Les Sénégalais ont dû faire face aux mêmes augmentations du prix du pétrole à la pompe. Le gasoil est passé de 405 à 425 FCFA, le pétrole lampant de 294 à 307 FCFA. L’essence et le super n’ont pas été touchés, car le Sénégal souhaite appliquer la « vérité des prix », a expliqué le ministre de l’Energie et des Mines, lorsqu’il a fait part de ces augmentations à la presse. « Quand les prix des produits pétroliers baissent (au) plan des cours mondiaux, nos prix baissent. Quand les prix des produits augmentent, nos prix aussi augmentent », a-t-il souligné. Mais pour éviter ces désagréments aux consommateurs sénégalais, Madické Niang a annoncé la volonté du gouvernement de créer un « fonds de stabilisation des prix », destiné à soutenir les hausses, lorsqu’elles se produisent, en évitant de les répercuter. Le fonds serait « alimenté par les effets induits par les variations des prix. Quand les prix baissent, nous appliquons un niveau acceptable qui permettra aux consommateurs de faire face, et quand les prix [augmenteront], pour éviter des phénomènes d’inflation des prix dans d’autres prestations, nous [appuierons] les prix (avec) l’économie réalisée au moment des baisses ».
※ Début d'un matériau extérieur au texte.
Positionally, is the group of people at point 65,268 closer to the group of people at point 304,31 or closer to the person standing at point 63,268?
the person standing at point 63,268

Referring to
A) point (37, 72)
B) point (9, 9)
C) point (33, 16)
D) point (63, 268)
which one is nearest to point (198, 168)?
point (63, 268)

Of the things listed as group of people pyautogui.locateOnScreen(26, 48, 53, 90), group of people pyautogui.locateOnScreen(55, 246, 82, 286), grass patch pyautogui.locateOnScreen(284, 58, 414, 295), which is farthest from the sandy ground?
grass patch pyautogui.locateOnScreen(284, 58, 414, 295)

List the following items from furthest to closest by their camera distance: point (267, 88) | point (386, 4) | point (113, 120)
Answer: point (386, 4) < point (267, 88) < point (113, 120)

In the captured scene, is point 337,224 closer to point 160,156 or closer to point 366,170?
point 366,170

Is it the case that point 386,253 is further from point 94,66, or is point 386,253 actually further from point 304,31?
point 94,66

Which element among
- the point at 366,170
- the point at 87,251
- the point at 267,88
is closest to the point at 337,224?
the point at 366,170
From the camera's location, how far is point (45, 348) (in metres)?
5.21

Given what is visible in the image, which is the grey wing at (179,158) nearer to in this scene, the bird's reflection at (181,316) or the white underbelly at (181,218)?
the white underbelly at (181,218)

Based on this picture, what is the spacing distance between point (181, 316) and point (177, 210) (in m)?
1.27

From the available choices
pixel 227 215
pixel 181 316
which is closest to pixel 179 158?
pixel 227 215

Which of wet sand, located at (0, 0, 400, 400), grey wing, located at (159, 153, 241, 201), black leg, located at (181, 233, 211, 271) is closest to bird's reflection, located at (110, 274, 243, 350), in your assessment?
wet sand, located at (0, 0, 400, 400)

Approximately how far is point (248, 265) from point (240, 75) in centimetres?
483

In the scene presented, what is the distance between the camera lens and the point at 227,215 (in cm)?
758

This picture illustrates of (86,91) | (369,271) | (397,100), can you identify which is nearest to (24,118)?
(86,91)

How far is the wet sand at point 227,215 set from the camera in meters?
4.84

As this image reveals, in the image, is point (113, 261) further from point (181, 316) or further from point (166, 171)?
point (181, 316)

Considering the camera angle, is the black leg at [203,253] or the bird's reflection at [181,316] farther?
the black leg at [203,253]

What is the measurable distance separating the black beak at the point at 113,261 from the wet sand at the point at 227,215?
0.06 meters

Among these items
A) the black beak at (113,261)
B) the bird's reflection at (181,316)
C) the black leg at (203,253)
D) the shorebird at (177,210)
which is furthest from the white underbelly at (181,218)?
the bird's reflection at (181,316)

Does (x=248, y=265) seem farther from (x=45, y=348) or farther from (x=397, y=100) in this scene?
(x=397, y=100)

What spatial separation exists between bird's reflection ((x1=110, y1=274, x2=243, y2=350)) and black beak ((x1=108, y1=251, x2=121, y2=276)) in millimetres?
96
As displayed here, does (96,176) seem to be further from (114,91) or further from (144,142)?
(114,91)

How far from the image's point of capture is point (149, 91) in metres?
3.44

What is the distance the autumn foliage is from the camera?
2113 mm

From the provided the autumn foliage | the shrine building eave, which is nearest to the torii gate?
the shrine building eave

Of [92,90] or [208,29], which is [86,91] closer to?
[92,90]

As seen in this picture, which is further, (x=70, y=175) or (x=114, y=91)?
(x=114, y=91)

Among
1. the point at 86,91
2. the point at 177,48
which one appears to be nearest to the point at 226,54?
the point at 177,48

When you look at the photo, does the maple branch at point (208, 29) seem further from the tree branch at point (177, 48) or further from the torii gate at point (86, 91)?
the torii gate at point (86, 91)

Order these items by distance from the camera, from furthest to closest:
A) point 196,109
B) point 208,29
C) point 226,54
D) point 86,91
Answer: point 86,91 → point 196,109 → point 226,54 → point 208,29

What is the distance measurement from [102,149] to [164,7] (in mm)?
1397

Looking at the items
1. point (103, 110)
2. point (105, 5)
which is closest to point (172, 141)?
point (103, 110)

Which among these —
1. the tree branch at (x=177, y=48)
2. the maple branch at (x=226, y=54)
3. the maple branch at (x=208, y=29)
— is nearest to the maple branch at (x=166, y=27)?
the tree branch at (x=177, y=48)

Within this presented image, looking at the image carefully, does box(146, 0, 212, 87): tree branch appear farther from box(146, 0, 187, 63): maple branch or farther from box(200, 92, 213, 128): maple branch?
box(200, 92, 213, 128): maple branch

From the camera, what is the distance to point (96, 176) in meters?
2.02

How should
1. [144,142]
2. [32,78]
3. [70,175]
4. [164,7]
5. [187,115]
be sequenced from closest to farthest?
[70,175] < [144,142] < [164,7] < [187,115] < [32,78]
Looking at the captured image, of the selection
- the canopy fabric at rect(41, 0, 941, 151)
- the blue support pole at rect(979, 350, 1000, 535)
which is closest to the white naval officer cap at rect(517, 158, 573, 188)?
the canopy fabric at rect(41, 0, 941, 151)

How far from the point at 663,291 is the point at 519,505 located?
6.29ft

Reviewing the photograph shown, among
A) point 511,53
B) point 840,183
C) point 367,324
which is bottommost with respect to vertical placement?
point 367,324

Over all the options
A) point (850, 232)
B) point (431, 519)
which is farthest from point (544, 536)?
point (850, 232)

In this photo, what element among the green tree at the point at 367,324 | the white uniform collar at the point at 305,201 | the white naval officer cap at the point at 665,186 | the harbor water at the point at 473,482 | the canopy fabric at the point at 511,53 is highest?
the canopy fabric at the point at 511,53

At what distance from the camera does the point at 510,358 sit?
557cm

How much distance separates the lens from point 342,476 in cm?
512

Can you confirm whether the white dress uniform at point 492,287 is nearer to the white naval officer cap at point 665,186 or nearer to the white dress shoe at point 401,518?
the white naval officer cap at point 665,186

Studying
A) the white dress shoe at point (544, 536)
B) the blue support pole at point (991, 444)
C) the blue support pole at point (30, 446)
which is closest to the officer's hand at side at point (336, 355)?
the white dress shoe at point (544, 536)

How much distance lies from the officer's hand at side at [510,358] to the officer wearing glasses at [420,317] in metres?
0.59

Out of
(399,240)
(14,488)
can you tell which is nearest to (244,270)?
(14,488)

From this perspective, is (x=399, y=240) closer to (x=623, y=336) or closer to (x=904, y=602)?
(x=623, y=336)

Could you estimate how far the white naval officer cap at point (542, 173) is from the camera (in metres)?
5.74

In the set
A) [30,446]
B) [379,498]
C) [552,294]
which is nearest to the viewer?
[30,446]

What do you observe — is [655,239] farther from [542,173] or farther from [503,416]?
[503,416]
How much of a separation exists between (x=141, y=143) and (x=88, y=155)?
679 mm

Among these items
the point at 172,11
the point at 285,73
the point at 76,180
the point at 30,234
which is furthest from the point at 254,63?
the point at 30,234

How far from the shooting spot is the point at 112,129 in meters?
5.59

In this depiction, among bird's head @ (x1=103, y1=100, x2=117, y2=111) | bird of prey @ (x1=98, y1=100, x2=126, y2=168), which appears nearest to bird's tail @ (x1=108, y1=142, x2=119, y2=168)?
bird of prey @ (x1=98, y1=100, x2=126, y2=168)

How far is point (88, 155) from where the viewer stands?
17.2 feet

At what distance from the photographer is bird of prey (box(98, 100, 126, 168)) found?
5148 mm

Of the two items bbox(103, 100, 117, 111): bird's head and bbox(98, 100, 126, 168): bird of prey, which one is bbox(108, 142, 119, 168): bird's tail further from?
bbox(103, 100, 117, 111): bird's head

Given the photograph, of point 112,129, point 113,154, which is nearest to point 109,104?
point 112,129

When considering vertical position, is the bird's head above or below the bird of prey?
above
L’Afrique plus cher par avion

Les amoureux du Sénégal devront aussi payer plus, s’ils veulent s’y rendre, puisque les transporteurs aériens ont revu leurs tarifs sensiblement à la hausse. Air Sénégal International a introduit une « taxe carburant » sur toutes ses destinations internationales, en prenant soin de préserver les vols nationaux. Une taxe conjoncturelle, précise la compagnie, imposée pour « maintenir la qualité du service » et qui disparaîtra dès que le prix du pétrole sera redevenu « normal ». Du coup, les Tours Opérateurs n’ont pas tardé à appliquer de nouveaux tarifs. Jet Tours, filiale du Club Med, a augmenté de sept euros le prix des vols moyens courriers, sur le bassin méditerranéen (Tunisie, Maroc) et de 22 euros les longs courriers, type Sénégal. Un « renchérissement [qui] aura « un impact négatif sur le nombre de clients à destination du Sénégal », estime le responsable de Jet Tours à Dakar, Sylvain Alexandre, cité par Wal Fadjiri. Chez Fram, les moyens courriers ont augmenté de 16 euros et les longs courriers de 34, selon le quotidien sénégalais. D’après le Président de l’Association des Tours Opérateurs, René Marc Chikli, la hausse pratiquée par la profession « devrait atteindre de 15 à 18 euros pour le moyen courrier et de 34 à 45 euros pour le long courrier ».

La troisième calamité des producteurs de coton bukinabés

La principale source de revenu du Burkina Faso n’est pas le tourisme mais le coton, qui contribue chaque année à près de 60 % de son produit intérieur brut. Une ressource qui risque elle aussi d’être touchée par la crise pétrolière. Les producteurs burkinabés de coton étaient déjà désespérés de voir les producteurs occidentaux, notamment américains, largement subventionnés par leurs gouvernements. Ils ont dû faire face au premier semestre 2004 à une dépréciation du prix du kilo de coton, avec un cours à environ 600 FCFA, contre 800 en 2003. Ils devront désormais compter avec la crise pétrolière. Outre l’augmentation de 10% des coûts de l’électricité et des transports, ils devront peut-être également compter avec une augmentation du prix de certains engrais à base de dérivés de pétrole. Des engrais indispensables à l’amélioration de leurs rendements.